Cuando el cielo se oscureció, yo empezaba apenas a quitarme la ropa. Marcos me vio, sonrió con pereza y dijo:
—Va a llover.
—Sí —le contesté—. Así es mejor.
Aquella noche las cigarras cantaban con un toque especial, como a gritos. Había hecho demasiado calor durante el día. El sudor nos había pegado la ropa al cuerpo.
Cuando se empezaron a escuchar los primeros golpes en el techo de cinc, yo estaba cantando en mi interior una canción de Phil Collins, poniéndole la letra que se me antojó. Marcos estaba lejos, tal vez caminando sobre alguna duna. Cuando los golpes se hicieron demasiado fuertes, dejé de cantar y pellizqué a Marcos para que regresara. Él volvió con desgano, con un gesto de sufrimiento, como un niño al que desprenden abruptamente del pecho.
—¿Qué es eso? —pregunté.
—Granizo —había fastidio en su voz.
Pero entonces los golpes ya no eran aislados, sino un solo rumor, de avalancha cada vez más próxima. Salté de la cama y traté de ver por la ventana, pero la luz incierta de las seis de la tarde ya no estaba. En su lugar había una masa negra, y sentí una hebra helada que se me escurría dentro del corazón. Tragué saliva y me volví hacia Marcos.
—Marcos, ¿qué está pasando?
—Pues que está lloviendo, ¿no oís?
—No, es otra cosa —quería gritar, pero mi voz apenas se escuchaba. Quise apartar la cortina para mostrarle lo que no había, pero lo hice bruscamente y el trozo de tela floreada se me quedó en la mano.
—¿Qué estás haciendo? —se irritó Marcos—. ¿No ves que estoy desnudo? ¿Querés que nos vean e afuera?
—Pero Marcos, es que no hay nada, quiero decir, no se ve nada. No está.
—Estás loca. ¿Quién no está? —y se tiró de la cama, sábana en mano, para cubrir la ventana desnuda.

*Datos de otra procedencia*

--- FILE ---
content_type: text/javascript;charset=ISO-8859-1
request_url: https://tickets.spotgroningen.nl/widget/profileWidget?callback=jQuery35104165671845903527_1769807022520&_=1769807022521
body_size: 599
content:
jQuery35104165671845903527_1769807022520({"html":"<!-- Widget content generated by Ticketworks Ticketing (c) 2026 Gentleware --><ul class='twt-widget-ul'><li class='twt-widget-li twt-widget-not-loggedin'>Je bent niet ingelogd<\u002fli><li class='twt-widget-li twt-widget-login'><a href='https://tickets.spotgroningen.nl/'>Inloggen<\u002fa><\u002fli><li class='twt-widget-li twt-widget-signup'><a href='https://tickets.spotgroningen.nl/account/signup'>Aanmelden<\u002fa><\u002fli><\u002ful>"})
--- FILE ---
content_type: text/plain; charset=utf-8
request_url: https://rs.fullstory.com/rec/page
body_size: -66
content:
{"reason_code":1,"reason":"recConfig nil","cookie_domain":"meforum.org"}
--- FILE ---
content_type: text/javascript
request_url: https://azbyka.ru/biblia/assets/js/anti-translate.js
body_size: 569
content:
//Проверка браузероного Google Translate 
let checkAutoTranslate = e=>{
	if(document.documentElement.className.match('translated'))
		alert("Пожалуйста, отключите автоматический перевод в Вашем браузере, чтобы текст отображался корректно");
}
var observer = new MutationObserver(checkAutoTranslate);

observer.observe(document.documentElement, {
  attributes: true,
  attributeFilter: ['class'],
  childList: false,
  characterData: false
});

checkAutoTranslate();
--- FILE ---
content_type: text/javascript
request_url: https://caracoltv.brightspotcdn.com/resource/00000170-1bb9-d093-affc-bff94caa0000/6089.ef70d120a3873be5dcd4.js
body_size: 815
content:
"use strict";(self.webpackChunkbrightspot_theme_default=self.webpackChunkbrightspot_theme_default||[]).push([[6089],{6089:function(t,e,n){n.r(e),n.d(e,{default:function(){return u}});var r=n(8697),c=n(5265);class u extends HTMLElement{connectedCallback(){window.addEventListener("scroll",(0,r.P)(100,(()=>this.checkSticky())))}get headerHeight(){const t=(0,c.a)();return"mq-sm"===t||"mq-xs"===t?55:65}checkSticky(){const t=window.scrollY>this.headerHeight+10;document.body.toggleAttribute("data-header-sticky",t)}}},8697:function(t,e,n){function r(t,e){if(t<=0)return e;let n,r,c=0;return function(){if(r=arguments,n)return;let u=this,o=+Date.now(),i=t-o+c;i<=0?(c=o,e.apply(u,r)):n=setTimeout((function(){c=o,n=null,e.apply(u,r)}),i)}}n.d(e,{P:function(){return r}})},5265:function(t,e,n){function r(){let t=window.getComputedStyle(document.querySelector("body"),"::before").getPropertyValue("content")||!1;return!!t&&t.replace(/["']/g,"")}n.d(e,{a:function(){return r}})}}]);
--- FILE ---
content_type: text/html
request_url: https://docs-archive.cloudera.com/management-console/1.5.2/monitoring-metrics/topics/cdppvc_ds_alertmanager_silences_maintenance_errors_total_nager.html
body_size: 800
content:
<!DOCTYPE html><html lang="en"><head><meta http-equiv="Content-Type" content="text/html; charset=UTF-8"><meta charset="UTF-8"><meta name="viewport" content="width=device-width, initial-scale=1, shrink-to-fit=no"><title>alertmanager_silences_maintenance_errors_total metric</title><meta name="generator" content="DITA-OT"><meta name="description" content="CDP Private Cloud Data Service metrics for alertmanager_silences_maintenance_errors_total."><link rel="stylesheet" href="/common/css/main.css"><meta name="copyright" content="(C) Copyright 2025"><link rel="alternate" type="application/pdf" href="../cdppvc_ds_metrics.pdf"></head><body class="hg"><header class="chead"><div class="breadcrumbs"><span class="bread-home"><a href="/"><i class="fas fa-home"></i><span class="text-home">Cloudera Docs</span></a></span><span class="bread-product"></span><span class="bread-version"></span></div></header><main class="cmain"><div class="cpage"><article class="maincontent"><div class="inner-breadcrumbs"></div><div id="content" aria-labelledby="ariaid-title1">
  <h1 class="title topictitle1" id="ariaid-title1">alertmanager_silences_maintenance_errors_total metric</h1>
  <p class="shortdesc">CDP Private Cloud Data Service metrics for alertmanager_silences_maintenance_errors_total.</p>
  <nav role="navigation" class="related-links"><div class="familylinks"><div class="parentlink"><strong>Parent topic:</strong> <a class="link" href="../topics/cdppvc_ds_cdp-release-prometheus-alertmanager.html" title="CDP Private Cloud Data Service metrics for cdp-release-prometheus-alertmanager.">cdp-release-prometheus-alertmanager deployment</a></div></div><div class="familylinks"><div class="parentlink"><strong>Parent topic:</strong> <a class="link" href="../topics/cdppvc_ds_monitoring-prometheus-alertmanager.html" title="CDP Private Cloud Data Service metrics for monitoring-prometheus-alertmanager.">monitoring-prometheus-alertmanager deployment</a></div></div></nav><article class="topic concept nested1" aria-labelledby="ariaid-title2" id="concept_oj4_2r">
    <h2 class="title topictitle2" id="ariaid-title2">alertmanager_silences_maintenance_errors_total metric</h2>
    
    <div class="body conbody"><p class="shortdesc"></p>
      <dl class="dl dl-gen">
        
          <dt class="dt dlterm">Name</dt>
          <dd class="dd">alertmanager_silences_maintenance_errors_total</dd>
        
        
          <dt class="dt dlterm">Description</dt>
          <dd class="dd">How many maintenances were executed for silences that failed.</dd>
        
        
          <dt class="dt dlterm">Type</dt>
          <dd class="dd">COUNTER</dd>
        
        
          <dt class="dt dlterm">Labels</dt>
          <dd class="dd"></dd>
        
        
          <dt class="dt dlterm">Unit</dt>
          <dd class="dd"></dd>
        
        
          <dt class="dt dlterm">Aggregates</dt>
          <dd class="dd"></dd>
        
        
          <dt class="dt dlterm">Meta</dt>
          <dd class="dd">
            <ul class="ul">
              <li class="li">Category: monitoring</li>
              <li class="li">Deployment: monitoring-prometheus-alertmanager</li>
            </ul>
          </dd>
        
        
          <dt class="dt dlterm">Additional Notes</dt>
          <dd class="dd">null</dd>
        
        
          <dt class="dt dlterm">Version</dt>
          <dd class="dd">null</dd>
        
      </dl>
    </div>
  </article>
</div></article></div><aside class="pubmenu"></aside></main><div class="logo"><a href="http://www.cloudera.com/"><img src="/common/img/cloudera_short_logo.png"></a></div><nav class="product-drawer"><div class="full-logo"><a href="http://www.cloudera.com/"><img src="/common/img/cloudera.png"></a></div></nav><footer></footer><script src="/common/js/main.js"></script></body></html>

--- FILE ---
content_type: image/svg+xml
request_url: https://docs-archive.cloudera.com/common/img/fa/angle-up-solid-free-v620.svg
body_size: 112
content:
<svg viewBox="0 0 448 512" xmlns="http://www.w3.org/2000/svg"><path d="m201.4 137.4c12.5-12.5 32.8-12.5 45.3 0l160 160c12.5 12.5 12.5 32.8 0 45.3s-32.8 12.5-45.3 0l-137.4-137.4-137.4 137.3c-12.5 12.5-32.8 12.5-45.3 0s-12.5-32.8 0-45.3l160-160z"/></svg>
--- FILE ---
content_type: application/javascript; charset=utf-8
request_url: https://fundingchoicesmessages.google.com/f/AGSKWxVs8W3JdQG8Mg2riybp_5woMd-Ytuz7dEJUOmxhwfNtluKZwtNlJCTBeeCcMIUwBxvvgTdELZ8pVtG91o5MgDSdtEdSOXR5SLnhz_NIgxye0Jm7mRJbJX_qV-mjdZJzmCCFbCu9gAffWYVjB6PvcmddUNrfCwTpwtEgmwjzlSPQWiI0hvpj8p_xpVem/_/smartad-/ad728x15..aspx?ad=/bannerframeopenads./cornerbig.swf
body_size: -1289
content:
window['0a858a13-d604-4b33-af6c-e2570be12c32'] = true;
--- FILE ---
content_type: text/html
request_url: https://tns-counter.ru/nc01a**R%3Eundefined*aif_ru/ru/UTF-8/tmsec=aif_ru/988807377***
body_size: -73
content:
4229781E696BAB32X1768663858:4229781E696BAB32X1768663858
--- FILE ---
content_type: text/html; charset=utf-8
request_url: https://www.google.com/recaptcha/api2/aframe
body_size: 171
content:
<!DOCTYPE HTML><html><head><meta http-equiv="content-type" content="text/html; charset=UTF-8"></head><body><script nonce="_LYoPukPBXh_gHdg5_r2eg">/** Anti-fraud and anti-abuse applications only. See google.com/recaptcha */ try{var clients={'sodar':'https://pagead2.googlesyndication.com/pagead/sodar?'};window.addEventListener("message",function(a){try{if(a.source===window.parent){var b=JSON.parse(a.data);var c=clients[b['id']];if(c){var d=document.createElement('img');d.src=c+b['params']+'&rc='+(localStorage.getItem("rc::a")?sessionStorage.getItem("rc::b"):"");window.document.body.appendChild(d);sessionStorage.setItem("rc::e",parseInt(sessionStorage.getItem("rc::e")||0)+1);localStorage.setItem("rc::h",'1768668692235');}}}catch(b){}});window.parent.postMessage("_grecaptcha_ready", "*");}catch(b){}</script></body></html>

—La noche. Se llevaron la noche.
Él me miró y pude ver pasar por sus ojos la burla primero, después la incredulidad y por último un inicio de miedo.
—¿Estás tomando algo, o qué? Solo está lloviendo, ¿no entendés?
Me quedé callada. Él me tomó por un brazo, con cierta brusquedad.
—Vení, volvamos a la cama. Vamos a jugar de caballito.
—Marcos, por favor. Te digo que no está la noche.
—Qué joder, carajo. Te estás inventando esa estupidez. Si no querías acostarte conmigo, no hubieras venido.
—No, te juro que es cierto. Acercate, mirá.
—No, mirá vos —y sin soltarme el brazo, descorrió el pasador, abrió la ventana y me obligó a sacar la mano—. ¿Ves? ¿Sentís la lluvia?
—¡No, por favor!
Aunque Marcos me hacía estirar la mano con la palma hacia arriba, yo sentía que los dedos me rebotaban en una especie de colchón elástico. Definitivamente, el aire, la lluvia, las cigarras, el calor, la noche entera, ya no estaban.
Él me soltó despacio y comenzó a vestirse, diciéndome:
—Yo creo que estás jugando conmigo —su voz tenía un tono de rencor—. Tengo mucho que hacer y solo vine a estar un rato con vos. ¿No podés entender eso? Pero está bien, si no querés, no volvamos a vernos.
—Marcos, no te vayás, por favor. No podés irte. No hay adónde ir.
—Quedate vos con tu locura, si querés. Me voy.
Tiró la puerta con tanta violencia que la sábana mal puesta sobre la ventana cayó al suelo. Yo la tomé, me acurruqué en la cama y me envolví toda para no ver eso que estaba afuera en lugar de la noche. Y aquí estoy desde entonces, esperando que pasen las horas y que cualquiera de los dos, o juntos, Marcos y la noche, vuelvan por mi.
(De Una cierta nostalgia, Editorial Iberoamericana, Tegucigalpa, 2010. Segunda edición.)